• **Passage**:
┄┄┄┄┄┄┄┄┄┄┄┄┄┄┄┄┄┄┄┄

La représentation que fait Laferrière du métro de Montréal confirme que cet espace est marqué par le mouvement et l’effacement. Le narrateur de Je suis un écrivain japonais (2008) dort « d’autres fois dans le métro. Si on ne dort pas deux fois de suite à la même station de métro, on arrive à ne pas se faire remarquer » (Idem : 202). Ce passage confirme qu’il est possible pour le personnage d’habiter le métro sans être reconnu, pour autant qu’il demeure en mouvement. Le métro en tant qu’espace de circulation se découvre comme un lieu marqué par le mouvement. L’effacement est porté à son paroxysme dans la représentation du métro de la nouvelle Les transports en commun du recueil de nouvelles Les aurores montréales de Proulx alors que « le métro [est] un homicide qui s’avance » (1996 : 67). Par son « mugissement de mécanique emballée » (Ibid.), le métro est celui qui peut provoquer « la mort » (Ibid.), l’effacement le plus complet.

D’autres ont mis de l’avant la double fermeture du métro en tant qu’espace souterrain, d’une part, puis en tant qu’espace induisant un repli sur soi-même, d’autre part. En effet, Brousseau (2015) souligne que l’expérience du métro, dans Infinite jest (Wallace, 2006), permet de mettre en scène le solipsisme dans lequel s’enferment les passagers alors qu’ils sont témoins d’un épisode de détresse et de folie du personnage : « Poor Tony didn’t know that his silent whimpers had ceased to be silent, was why everyone in the car had gotten so terribly interested in the floor-tiles between their feet » (Idem : 304-305). Le métro est dépeint comme un espace presque carcéral, tant sur le plan physique que symbolique. Wallace n’est pas le seul auteur qui évoque un imaginaire de l’emprisonnement : dans L’aventure ambiguë (Kane, 1961), « le métro se caractérise par sa clôture et s’assimile ainsi à une prison où se joue un drame. Il est le symbole de la perte de contact […] avec le monde » (Njeukam, 2009). Alors que l’autobus, le tramway ou la marche sont des « moyens privilégiés de [l’]activité visuelle et sensible » (Simon, 2013 : 86), le métro réduit « la potentialité d’observation du quotidien qui est limitée dans l’espace circonscrit des réseaux souterrains » (Ibid.). Les personnages entretiennent un imaginaire du métro en tant qu’espace clos permettant d’échapper au regard de l’Autre.

┄┄┄┄┄┄┄┄┄┄┄┄┄┄┄┄┄┄┄┄

• **Consigne 1**: Dans le passage sur le métro en littérature, à quelle condition le narrateur de Je suis un écrivain japonais peut-il dormir dans le métro sans se faire remarquer ?
• **Consigne 2**: Poursuivez le passage sur le métro en littérature à partir de sa dernière phrase.

• **Extrait de données**:
┄┄┄┄┄┄┄┄┄┄┄┄┄┄┄┄┄┄┄┄

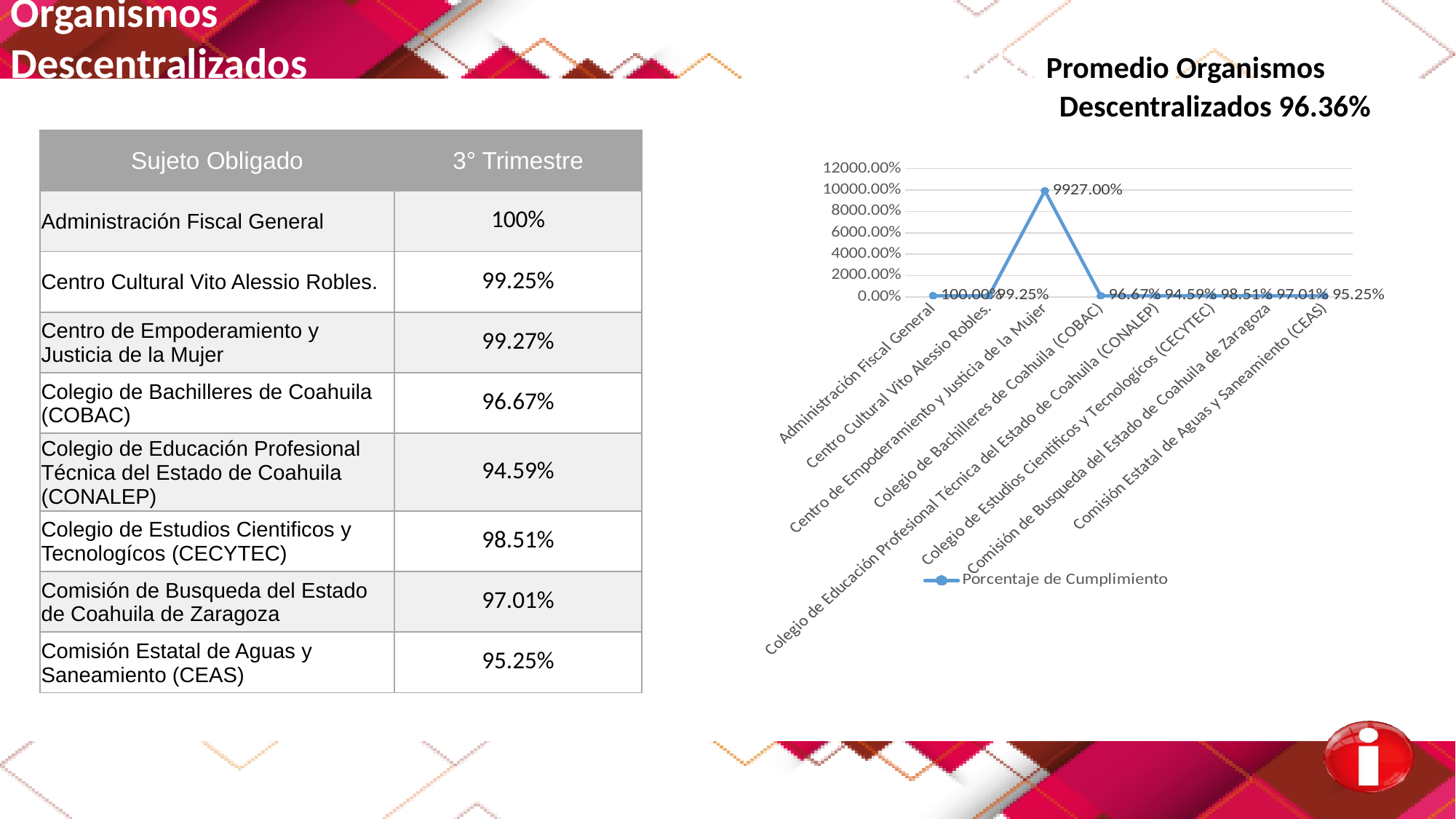
What kind of chart is shown on the slide? line chart How many categories are plotted on the chart's x axis? 8 What value does the chart show for Colegio de Bachilleres de Coahuila (COBAC)? 96.67% Is the chart value for Centro de Empoderamiento y Justicia de la Mujer greater or less than 8000.00%? greater What is the name of the series in the chart legend? Porcentaje de Cumplimiento What value does the chart show for Administración Fiscal General? 100.00% Which category has the lowest value on the chart? Colegio de Educación Profesional Técnica del Estado de Coahuila (CONALEP) What value does the chart show for Comisión Estatal de Aguas y Saneamiento (CEAS)? 95.25% What value does the chart show for Centro de Empoderamiento y Justicia de la Mujer? 9927.00% How many series does the chart legend list? 1 Which category has the highest value on the chart? Centro de Empoderamiento y Justicia de la Mujer What is the difference between the chart values for Colegio de Estudios Científicos y Tecnológicos (CECYTEC) and Comisión de Busqueda del Estado de Coahuila de Zaragoza? 1.50%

┄┄┄┄┄┄┄┄┄┄┄┄┄┄┄┄┄┄┄┄

• **Réponse attendue 1**: À condition de ne pas dormir deux fois de suite à la même station.

• **Réponse attendue 2**:
À l’opposé de cette image, d’autres établissent une adéquation entre le métro et la ville. Pour Zazie (Queneau, 1959) qui est venue de province, le métro est l’espace fantasmé susceptible d’agir en tant que révélateur de la ville pratiquée et des identités. Pour elle, la ville est le métro (Lamizet et Sanson, 1997 : 80). Comme le rappelle Luciano Spinelli (2010 : 61), qui s’appuie lui-même sur les propos d’Augé dans Le métro revisité (2014), « le métro est un miroir de ce qui se produit dans notre société à la surface ». En ce sens, la paralysie du métro en raison de la grève est représentative de l’immobilité dans laquelle Zazie est plongée au coeur de la ville de Paris : embouteillages monstres, détours infinis et obstacles à la circulation. L’expérience impossible du métro est égale à celle de la ville. L’adéquation entre le métro et la ville est portée à son paroxysme dans Un ethnologue dans le métro, roman d’Augé (1986), où la découverte de l’Autre dans le métro aura tôt fait de ramener le narrateur à lui-même. Comme le souligne Lamizet, le métro n’est plus qu’un « processus illimité d’objectification du sujet », un « consensus contractuel » (1997 : 80).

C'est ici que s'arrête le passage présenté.